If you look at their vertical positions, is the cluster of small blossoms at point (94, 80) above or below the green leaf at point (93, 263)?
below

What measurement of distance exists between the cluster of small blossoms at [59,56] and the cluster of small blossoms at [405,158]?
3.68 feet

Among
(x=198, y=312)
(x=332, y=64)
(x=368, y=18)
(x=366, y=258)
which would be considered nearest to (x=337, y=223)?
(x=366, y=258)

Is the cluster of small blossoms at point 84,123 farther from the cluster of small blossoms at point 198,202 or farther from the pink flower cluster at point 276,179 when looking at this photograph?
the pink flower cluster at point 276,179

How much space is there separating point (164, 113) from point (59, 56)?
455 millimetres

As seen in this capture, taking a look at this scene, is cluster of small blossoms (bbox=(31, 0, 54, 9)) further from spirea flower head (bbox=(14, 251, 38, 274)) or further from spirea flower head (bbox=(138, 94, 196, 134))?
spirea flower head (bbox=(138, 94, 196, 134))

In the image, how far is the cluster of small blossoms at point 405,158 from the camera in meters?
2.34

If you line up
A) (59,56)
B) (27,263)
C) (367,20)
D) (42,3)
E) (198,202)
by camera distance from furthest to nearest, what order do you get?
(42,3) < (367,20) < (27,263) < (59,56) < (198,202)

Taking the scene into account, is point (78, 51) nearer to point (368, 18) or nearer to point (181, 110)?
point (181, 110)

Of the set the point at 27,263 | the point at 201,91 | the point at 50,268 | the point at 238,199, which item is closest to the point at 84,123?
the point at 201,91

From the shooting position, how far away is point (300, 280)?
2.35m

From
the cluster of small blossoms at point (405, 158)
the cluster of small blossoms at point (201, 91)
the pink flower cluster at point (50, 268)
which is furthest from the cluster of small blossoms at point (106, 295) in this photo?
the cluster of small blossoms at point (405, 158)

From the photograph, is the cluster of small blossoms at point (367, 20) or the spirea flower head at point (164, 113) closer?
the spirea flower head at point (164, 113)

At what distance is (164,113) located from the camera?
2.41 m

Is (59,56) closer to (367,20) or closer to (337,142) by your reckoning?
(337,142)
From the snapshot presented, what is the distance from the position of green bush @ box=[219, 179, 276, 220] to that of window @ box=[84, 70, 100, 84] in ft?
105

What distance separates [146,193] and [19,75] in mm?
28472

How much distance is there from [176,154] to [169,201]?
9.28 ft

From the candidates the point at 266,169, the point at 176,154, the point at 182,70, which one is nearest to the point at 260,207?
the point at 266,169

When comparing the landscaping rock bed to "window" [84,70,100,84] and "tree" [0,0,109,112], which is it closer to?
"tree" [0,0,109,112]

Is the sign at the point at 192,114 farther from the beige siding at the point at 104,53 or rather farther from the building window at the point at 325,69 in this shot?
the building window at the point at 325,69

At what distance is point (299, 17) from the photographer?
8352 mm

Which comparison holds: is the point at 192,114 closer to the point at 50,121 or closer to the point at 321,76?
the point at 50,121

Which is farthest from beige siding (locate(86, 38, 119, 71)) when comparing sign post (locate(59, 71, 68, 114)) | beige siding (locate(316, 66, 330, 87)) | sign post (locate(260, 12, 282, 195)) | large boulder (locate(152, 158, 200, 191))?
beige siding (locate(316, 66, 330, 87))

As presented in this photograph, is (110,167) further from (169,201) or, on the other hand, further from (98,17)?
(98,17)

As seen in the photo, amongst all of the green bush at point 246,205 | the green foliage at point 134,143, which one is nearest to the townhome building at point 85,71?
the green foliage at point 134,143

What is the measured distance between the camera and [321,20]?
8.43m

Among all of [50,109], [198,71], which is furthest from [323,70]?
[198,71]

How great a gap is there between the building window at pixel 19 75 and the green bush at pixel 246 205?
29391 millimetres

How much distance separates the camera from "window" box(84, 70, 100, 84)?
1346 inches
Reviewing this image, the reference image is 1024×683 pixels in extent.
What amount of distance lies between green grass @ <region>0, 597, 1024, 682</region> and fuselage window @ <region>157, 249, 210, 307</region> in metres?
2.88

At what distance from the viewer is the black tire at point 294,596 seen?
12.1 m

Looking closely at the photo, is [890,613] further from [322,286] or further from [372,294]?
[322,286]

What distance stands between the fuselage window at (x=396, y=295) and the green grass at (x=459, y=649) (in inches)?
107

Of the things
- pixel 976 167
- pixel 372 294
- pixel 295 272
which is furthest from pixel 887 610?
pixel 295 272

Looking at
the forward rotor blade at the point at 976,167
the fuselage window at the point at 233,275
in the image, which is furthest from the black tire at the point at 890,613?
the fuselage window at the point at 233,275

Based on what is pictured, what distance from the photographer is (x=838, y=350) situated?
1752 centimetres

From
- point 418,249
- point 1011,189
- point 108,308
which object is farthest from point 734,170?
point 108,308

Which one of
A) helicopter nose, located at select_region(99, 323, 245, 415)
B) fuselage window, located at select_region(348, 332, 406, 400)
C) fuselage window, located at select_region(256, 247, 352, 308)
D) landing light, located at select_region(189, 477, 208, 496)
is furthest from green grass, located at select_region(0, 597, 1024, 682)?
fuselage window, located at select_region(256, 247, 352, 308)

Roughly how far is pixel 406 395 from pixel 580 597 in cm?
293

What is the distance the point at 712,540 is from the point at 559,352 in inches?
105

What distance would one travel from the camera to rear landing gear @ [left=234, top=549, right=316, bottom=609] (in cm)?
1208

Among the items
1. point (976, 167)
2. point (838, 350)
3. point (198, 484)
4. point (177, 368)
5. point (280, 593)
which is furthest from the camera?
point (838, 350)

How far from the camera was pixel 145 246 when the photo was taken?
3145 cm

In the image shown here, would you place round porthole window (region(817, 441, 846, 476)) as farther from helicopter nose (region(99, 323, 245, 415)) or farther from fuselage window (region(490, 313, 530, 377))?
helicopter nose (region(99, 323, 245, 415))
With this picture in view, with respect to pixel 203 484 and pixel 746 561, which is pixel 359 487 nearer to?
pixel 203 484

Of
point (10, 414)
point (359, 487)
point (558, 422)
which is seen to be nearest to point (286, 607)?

·····

All the entries above need to be reproduced exactly.

### Solution for this problem:
If you look at their vertical positions, is the cluster of small blossoms at point (94, 80) above or below the green leaf at point (93, 263)?
below

What measurement of distance exists between the cluster of small blossoms at [59,56] and the cluster of small blossoms at [405,158]?
3.68 feet

Among
(x=198, y=312)
(x=332, y=64)
(x=368, y=18)
(x=366, y=258)
which would be considered nearest to (x=337, y=223)?
(x=366, y=258)

Is the cluster of small blossoms at point 84,123 farther from the cluster of small blossoms at point 198,202 or farther from the pink flower cluster at point 276,179 when looking at this photograph?
the pink flower cluster at point 276,179

How much space is there separating point (164, 113) from point (59, 56)?
455 millimetres

As seen in this capture, taking a look at this scene, is cluster of small blossoms (bbox=(31, 0, 54, 9)) further from spirea flower head (bbox=(14, 251, 38, 274)) or further from spirea flower head (bbox=(138, 94, 196, 134))?
spirea flower head (bbox=(138, 94, 196, 134))

In the image, how far is the cluster of small blossoms at point 405,158 from the camera in meters?
2.34

If you line up
A) (59,56)
B) (27,263)
C) (367,20)
D) (42,3)
E) (198,202)
by camera distance from furthest to nearest, what order do you get?
(42,3) < (367,20) < (27,263) < (59,56) < (198,202)

Taking the scene into account, is point (78, 51) nearer to point (368, 18) or nearer to point (181, 110)?
point (181, 110)

Of the set the point at 27,263 | the point at 201,91 | the point at 50,268 | the point at 238,199, which item is closest to the point at 84,123?
the point at 201,91

From the shooting position, how far away is point (300, 280)?
2.35m

From
the cluster of small blossoms at point (405, 158)
the cluster of small blossoms at point (201, 91)
the pink flower cluster at point (50, 268)
which is furthest from the cluster of small blossoms at point (106, 295) in this photo?
the cluster of small blossoms at point (405, 158)

From the photograph, is the cluster of small blossoms at point (367, 20) or the spirea flower head at point (164, 113) closer?
the spirea flower head at point (164, 113)

At what distance is (164,113) located from the camera?
2.41 m

Is (59,56) closer to (367,20) or closer to (337,142) by your reckoning?
(337,142)
From the snapshot presented, what is the distance from the position of green bush @ box=[219, 179, 276, 220] to that of window @ box=[84, 70, 100, 84] in ft?
105

What distance separates [146,193] and [19,75] in mm?
28472

How much distance is there from [176,154] to [169,201]?
9.28 ft

From the candidates the point at 266,169, the point at 176,154, the point at 182,70, which one is nearest to the point at 260,207?
the point at 266,169

When comparing the landscaping rock bed to "window" [84,70,100,84] and "tree" [0,0,109,112], which is it closer to?
"tree" [0,0,109,112]

Is the sign at the point at 192,114 farther from the beige siding at the point at 104,53 or rather farther from the building window at the point at 325,69 in this shot?
the building window at the point at 325,69

At what distance is point (299, 17) from the photographer?
8352 mm

Which comparison holds: is the point at 192,114 closer to the point at 50,121 or closer to the point at 321,76?
the point at 50,121

Which is farthest from beige siding (locate(86, 38, 119, 71)) when comparing sign post (locate(59, 71, 68, 114)) | beige siding (locate(316, 66, 330, 87)) | sign post (locate(260, 12, 282, 195)) | large boulder (locate(152, 158, 200, 191))?
beige siding (locate(316, 66, 330, 87))

As presented in this photograph, is (110,167) further from (169,201) or, on the other hand, further from (98,17)?
(98,17)

As seen in the photo, amongst all of the green bush at point 246,205 | the green foliage at point 134,143, which one is nearest to the townhome building at point 85,71?
the green foliage at point 134,143

What is the measured distance between the camera and [321,20]?
8.43m

Among all of [50,109], [198,71], which is furthest from [323,70]?
[198,71]

How great a gap is there between the building window at pixel 19 75 and the green bush at pixel 246 205?
29391 millimetres

How much distance separates the camera from "window" box(84, 70, 100, 84)?
1346 inches
Reviewing this image, the reference image is 1024×683 pixels in extent.
What amount of distance lies between green grass @ <region>0, 597, 1024, 682</region> and fuselage window @ <region>157, 249, 210, 307</region> in metres?
2.88

At what distance from the viewer is the black tire at point 294,596 seen?
12.1 m

Looking closely at the photo, is [890,613] further from [322,286] or further from [372,294]?
[322,286]

What distance stands between the fuselage window at (x=396, y=295) and the green grass at (x=459, y=649) (in inches)?
107

Of the things
- pixel 976 167
- pixel 372 294
- pixel 295 272
which is furthest from pixel 887 610?
pixel 295 272

Looking at
the forward rotor blade at the point at 976,167
the fuselage window at the point at 233,275
in the image, which is furthest from the black tire at the point at 890,613?
the fuselage window at the point at 233,275

Based on what is pictured, what distance from the photographer is (x=838, y=350) situated?
1752 centimetres

From
- point 418,249
- point 1011,189
- point 108,308
which object is farthest from point 734,170?
point 108,308

Which one of
A) helicopter nose, located at select_region(99, 323, 245, 415)
B) fuselage window, located at select_region(348, 332, 406, 400)
C) fuselage window, located at select_region(256, 247, 352, 308)
D) landing light, located at select_region(189, 477, 208, 496)
is furthest from green grass, located at select_region(0, 597, 1024, 682)?
fuselage window, located at select_region(256, 247, 352, 308)

Roughly how far is pixel 406 395 from pixel 580 597 in cm?
293

What is the distance the point at 712,540 is from the point at 559,352 in inches?
105

What distance would one travel from the camera to rear landing gear @ [left=234, top=549, right=316, bottom=609] (in cm)?
1208

Among the items
1. point (976, 167)
2. point (838, 350)
3. point (198, 484)
4. point (177, 368)
5. point (280, 593)
which is furthest from the camera?
point (838, 350)

How far from the camera was pixel 145 246 when the photo was taken?
3145 cm

In the image shown here, would you place round porthole window (region(817, 441, 846, 476)) as farther from helicopter nose (region(99, 323, 245, 415)) or farther from fuselage window (region(490, 313, 530, 377))?
helicopter nose (region(99, 323, 245, 415))
With this picture in view, with respect to pixel 203 484 and pixel 746 561, which is pixel 359 487 nearer to?
pixel 203 484

Of
point (10, 414)
point (359, 487)
point (558, 422)
which is seen to be nearest to point (286, 607)?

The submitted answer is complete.